Is there any way to enable this behaviour? The open (2) and read (2) manpages do not contain any useful information on that topic, nor have I found any information regarding the topic on the Internet.
I am fully aware of the workaround of just putting the read() inside a while loop and calling it until all data has been read. I'd just like to know if this can be achieved in a proper way that yields deterministic behaviour and involves only O(1) syscalls, instead of the nondeterministic O(n) in case of the while loop solution.

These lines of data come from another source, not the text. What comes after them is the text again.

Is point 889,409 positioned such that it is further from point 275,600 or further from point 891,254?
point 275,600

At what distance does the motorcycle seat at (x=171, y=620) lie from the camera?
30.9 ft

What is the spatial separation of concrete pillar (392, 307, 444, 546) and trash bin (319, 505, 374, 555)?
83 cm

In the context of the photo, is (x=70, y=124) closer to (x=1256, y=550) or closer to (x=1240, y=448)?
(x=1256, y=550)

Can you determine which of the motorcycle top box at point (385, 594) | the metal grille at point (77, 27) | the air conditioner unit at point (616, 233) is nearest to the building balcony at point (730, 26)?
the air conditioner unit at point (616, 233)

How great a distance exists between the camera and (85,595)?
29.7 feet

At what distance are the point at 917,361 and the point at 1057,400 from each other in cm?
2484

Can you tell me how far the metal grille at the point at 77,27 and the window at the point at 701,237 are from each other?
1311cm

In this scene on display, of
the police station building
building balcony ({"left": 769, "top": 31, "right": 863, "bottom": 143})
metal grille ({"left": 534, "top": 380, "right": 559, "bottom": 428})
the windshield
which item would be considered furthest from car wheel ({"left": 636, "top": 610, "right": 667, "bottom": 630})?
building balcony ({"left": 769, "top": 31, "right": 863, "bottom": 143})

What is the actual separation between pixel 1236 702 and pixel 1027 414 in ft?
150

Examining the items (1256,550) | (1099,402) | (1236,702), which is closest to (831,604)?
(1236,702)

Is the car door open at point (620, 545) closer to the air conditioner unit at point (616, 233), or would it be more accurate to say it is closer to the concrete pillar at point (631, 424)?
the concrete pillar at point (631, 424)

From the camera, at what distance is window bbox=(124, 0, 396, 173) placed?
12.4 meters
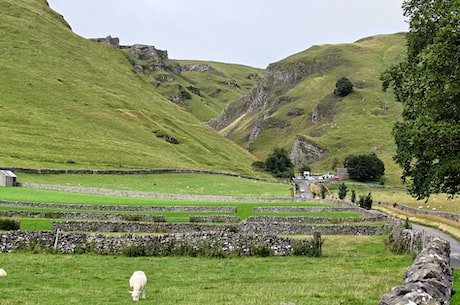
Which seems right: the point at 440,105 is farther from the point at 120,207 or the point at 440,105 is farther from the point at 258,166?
the point at 258,166

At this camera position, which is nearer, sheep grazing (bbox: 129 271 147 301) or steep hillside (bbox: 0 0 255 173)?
sheep grazing (bbox: 129 271 147 301)

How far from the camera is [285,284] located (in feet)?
70.3

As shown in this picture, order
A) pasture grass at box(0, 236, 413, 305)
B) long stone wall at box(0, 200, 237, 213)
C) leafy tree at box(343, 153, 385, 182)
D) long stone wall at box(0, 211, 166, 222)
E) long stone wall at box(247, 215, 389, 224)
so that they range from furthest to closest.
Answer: leafy tree at box(343, 153, 385, 182) → long stone wall at box(0, 200, 237, 213) → long stone wall at box(247, 215, 389, 224) → long stone wall at box(0, 211, 166, 222) → pasture grass at box(0, 236, 413, 305)

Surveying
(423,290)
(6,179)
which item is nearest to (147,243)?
(423,290)

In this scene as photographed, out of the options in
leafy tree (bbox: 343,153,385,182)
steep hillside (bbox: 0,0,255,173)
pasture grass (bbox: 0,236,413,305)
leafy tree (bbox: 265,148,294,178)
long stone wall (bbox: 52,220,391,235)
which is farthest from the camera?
leafy tree (bbox: 265,148,294,178)

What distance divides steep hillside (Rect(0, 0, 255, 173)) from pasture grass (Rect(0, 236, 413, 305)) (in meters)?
76.3

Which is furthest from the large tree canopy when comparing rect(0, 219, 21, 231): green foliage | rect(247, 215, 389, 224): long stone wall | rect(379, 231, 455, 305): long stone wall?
rect(0, 219, 21, 231): green foliage

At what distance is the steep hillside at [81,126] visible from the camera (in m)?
121

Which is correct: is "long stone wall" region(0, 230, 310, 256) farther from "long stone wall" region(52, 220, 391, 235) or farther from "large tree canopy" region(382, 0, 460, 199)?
"large tree canopy" region(382, 0, 460, 199)

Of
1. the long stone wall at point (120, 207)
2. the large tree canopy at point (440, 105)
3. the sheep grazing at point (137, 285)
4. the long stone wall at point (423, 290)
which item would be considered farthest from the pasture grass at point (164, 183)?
the long stone wall at point (423, 290)

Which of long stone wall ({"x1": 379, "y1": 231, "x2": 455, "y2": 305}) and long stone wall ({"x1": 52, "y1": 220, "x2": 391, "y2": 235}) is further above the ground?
long stone wall ({"x1": 379, "y1": 231, "x2": 455, "y2": 305})

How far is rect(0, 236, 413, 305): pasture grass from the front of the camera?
18.3m

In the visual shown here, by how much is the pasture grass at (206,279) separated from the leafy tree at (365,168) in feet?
406

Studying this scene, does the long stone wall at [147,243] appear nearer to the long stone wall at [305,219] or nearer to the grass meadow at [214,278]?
the grass meadow at [214,278]
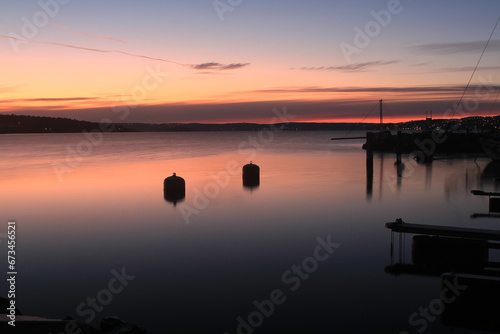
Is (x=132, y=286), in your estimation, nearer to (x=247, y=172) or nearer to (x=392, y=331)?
(x=392, y=331)

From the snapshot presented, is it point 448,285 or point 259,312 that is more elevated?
point 448,285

The following minimal example reproduces the problem.
#include <stdio.h>
#include <unistd.h>
#include <sys/types.h>
#include <sys/stat.h>
#include <fcntl.h>
int main() {
int fd = open("/dev/random", 0);
char buf[128];
size_t bytes = read(fd, buf, sizeof(buf));
printf("Bytes read: %lu\n", bytes); //output is random, usually 8.
close(fd);
}
While read can be interrupted by a signal before the requested data is received, it cannot really be done without while.
You have to check the return value and count bytes, unfortunately. And yes, the easiest way would be to write a wrapping function.